# Bewerbung Betriebsbesichtigung



## C7633 (22 März 2011)

Hallo

Also ich kenne das so, man bewirbt sich um einen neuen Arbeitsplatz, wird wenn man für den Arbeitgeber interessant ist zum Vorstellungsgespräch eingeladen. Die engere Auswahl der Bewerber wird dann durch den Betrieb geführt. Die ganz enge Auswahl darf einen Tag Probe arbeiten.

Jetzt hat mir gestern jemand gesagt, es wird von einigen Arbeitgebern erwartet, dass man, nach dem die Bewerbung abgeschickt ist, in Eigeninitiative einen Termin zur Besichtigung der Firma macht.

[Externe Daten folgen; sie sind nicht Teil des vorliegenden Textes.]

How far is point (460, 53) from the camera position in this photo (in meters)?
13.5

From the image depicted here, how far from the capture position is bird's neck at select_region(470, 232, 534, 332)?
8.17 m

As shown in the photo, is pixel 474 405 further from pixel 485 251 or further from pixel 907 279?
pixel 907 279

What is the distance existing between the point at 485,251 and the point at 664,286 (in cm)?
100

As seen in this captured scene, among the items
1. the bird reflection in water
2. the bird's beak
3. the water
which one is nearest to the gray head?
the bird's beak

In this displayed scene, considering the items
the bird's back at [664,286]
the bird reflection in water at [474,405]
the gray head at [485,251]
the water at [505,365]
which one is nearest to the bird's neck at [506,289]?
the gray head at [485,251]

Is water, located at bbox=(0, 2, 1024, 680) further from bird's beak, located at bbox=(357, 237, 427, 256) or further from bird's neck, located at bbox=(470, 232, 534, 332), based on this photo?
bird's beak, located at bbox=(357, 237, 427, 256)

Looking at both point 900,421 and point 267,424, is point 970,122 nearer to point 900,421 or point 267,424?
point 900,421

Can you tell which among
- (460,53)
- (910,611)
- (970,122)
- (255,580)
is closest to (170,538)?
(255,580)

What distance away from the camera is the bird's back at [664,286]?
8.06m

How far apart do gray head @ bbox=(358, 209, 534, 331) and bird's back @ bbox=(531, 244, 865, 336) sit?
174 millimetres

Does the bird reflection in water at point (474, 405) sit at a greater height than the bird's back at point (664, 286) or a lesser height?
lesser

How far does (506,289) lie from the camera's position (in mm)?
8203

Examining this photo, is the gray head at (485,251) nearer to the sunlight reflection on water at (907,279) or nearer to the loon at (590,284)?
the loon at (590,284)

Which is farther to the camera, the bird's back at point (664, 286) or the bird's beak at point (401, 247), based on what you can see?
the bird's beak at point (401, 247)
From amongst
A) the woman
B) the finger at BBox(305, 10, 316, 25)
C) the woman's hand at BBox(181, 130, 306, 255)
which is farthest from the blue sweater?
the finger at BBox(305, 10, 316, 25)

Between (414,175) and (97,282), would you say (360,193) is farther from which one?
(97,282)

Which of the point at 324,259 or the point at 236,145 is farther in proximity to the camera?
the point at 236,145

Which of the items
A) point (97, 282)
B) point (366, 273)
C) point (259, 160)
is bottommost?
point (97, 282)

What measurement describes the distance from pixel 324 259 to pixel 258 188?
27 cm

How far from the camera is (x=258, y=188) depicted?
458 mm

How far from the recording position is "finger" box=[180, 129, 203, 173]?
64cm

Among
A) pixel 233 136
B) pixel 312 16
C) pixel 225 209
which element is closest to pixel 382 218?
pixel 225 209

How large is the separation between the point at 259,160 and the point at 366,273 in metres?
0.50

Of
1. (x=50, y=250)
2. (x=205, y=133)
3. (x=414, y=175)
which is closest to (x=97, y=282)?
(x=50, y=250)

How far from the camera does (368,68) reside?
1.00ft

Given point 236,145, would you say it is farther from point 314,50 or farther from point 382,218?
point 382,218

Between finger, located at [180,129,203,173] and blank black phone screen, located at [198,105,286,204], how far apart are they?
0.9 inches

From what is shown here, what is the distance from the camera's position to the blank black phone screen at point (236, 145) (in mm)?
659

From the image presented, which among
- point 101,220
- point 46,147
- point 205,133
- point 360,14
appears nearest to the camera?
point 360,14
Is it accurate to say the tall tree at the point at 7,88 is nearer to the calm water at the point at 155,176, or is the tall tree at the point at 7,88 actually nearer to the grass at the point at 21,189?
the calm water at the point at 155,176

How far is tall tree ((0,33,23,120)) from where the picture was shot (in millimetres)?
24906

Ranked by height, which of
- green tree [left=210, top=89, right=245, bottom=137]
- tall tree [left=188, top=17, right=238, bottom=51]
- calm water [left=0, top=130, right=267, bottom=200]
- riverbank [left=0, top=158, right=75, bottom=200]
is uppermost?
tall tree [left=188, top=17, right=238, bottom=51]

Das kann ich kaum glauben. Da hätten manche Firmen viel zu tun, wenn sie wirklich jeden durchs Werk führen würden.

Wie sind da Eure Erfahrungen?

Gruss
C7633


----------



## Kieler (22 März 2011)

Ich denke mal, Deine Einstellung ist richtig. Nach Deiner Bewerbung sollte man auf die Rückmeldung der Firma warten. Eventuell kann man nach einer gewissen Zeit nachfragen.


----------



## MatMer (22 März 2011)

Ich glaube diese Eigeninitiative wird von "uns" zum Glück nicht erwartet. Ich habe während des Studiums 2-3 Vorträge bezüglich Bewerbungen gehört (einer war von einer langjährigen Chefsekretärin, der andere von einem Personalchef in einem sehr großen Unternehmen) bei gewissen Berufen wo es eine große Menge an Bewerbern gibt, wird wirklich etwas besonderes erwartet u.a. das man sich eben selbst um Besichtigungen kümmert, oder einen Stein o.ä. zur Bewerbung legt (war das Symbol das man Willenskraf hat und so einen schei...). Ich glaub bei technischen Berufen zählt zum Glück die Leistung, von daher denke ich, dass der dir bekannte Weg der richtige sein dürfte.


----------



## Mordor_FRI (22 März 2011)

Einen Stein ??

Klinker oder Kalk-Sand ?:s22:


----------



## thomass5 (22 März 2011)

http://www.stark-wandbaustoffe.de/Produkte/schwerbetonstein.php?nav=produkte
;-)


----------



## erzteufele (22 März 2011)

stein?
wieviel tonnen braucht man um aus kohle einen stein zu machen


----------



## Homer79 (22 März 2011)

> man bewirbt sich um einen neuen Arbeitsplatz, wird wenn man für den Arbeitgeber interessant ist zum Vorstellungsgespräch eingeladen. Die engere Auswahl der Bewerber wird dann durch den Betrieb geführt. Die ganz enge Auswahl darf einen Tag Probe arbeiten.


 
...bis auf den Tag Probearbeiten ist das auch so bei uns...


----------



## C7633 (22 März 2011)

Homer79 schrieb:


> ...bis auf den Tag Probearbeiten ist das auch so bei uns...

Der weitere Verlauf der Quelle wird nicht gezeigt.